The Estonian Ministry of Economic Affairs and Communications has said it wants to phase out the sale of anonymous prepaid mobile SIM cards, but some Estonian lawyers caution it could violate individual rights.
The Economics affairs ministry wants to introduce requirements for purchasers of pre-paid SIM cards, available at kiosks and other stores for a few euros a throw, to verify their identities via the Estonian ID card, mobile ID or the SMART app.
The ministry cites concerns about the widespread use of such services for criminal activities using "burner" phones on a temporary basis, and says much of Western Europe, as well as countries further afield such as Pakistan, have already put in place similar requirements.
The ministry's draft regulations contained an explanatory memorandum which, in addition to noting criminal use of prepaid SIM cards, sees secure messenger apps like WhatsApp and Viber, as well as the Estonian-founded Skye VOIP software, as on the same level as more traditional phone calling and which would require the same degree of ID verification, as well as the ability to make emergency phone calls via such services.
However, a lecturer in constitutional law at the University of Tartu and former presidential adviser, Paloma Kroot Tupay, warns that the move would “no doubt restrict individual rights”.
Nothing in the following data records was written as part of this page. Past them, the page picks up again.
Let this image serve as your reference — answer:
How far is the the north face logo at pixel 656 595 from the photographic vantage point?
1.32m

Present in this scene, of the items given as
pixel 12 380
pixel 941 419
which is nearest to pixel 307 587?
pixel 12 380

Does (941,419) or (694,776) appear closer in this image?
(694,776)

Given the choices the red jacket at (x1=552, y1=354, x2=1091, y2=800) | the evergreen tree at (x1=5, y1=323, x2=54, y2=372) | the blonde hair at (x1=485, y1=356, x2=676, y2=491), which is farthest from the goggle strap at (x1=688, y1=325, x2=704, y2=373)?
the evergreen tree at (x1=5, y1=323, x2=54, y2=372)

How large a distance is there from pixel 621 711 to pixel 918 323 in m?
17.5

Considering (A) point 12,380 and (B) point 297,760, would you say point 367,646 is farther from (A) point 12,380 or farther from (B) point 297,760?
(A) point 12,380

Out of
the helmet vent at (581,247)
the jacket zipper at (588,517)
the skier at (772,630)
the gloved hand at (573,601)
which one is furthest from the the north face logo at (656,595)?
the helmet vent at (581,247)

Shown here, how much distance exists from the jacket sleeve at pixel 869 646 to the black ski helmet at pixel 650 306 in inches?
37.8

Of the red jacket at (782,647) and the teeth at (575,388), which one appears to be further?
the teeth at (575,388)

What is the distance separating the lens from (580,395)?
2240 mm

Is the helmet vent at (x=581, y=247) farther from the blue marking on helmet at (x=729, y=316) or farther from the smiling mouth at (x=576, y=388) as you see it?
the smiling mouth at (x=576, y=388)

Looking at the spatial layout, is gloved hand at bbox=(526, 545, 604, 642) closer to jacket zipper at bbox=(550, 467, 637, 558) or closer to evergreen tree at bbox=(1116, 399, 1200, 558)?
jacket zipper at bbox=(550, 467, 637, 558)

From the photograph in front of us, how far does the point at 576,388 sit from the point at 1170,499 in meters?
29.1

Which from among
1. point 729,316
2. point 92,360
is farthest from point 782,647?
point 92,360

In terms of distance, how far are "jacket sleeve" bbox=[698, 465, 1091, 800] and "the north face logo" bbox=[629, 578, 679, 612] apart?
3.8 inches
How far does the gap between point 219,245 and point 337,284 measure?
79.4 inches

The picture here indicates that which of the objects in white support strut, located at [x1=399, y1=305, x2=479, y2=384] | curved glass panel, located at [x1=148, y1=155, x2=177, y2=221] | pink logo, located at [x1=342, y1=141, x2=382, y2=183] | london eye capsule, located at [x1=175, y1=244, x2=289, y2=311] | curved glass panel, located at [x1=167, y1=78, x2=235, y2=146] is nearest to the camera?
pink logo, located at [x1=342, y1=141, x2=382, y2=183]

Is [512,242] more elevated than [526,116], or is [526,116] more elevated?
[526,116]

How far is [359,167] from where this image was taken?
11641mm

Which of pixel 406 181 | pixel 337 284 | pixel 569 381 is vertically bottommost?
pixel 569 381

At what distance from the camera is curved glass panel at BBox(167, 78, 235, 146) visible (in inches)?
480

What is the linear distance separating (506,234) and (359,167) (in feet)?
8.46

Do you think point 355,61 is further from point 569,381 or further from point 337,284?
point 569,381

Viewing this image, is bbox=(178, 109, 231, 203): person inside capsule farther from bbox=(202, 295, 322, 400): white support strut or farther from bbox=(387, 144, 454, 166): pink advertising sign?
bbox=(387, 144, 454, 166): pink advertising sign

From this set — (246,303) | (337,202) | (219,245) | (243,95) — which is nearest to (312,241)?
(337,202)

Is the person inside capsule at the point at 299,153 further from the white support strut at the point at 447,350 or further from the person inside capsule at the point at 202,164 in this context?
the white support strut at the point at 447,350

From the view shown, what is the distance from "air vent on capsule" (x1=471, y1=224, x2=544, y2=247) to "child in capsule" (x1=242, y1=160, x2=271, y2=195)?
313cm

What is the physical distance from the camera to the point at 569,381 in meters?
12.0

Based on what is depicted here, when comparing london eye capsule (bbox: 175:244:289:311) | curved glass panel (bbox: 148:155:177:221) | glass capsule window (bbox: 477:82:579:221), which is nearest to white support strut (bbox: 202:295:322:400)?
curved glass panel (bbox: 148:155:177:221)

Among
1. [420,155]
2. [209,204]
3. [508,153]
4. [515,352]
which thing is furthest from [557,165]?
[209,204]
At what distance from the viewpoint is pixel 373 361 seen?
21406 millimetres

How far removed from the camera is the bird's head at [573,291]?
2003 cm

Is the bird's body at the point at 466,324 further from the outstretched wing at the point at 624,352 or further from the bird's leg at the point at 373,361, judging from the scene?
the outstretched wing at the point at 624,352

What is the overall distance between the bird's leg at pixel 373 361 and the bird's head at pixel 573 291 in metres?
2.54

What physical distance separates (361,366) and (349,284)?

The issue is multi-faceted, she said, crossing over into questions of data protection, personal privacy and security, complicated by potential discrepancies between domestic and EU law.
Tupay said that the state should take the broader view on the issue rather than just the question of non-contract SIM cards in isolation, noting that there are equally many European countries where the products are still available on sale – some of which Estonian citizens and residents could travel to pending travel restrictions, and purchase SIM cards there.
Tupay also pointed to a precedent in Germany, where an MEP has taken the issue to the European Court of Human Rights (ECHR) but had also met with a similar conundrum.
Tupay conceded that not only criminal acts but many terrorist attacks have made use of anonymous mobile SIMs, but that this was a security matter.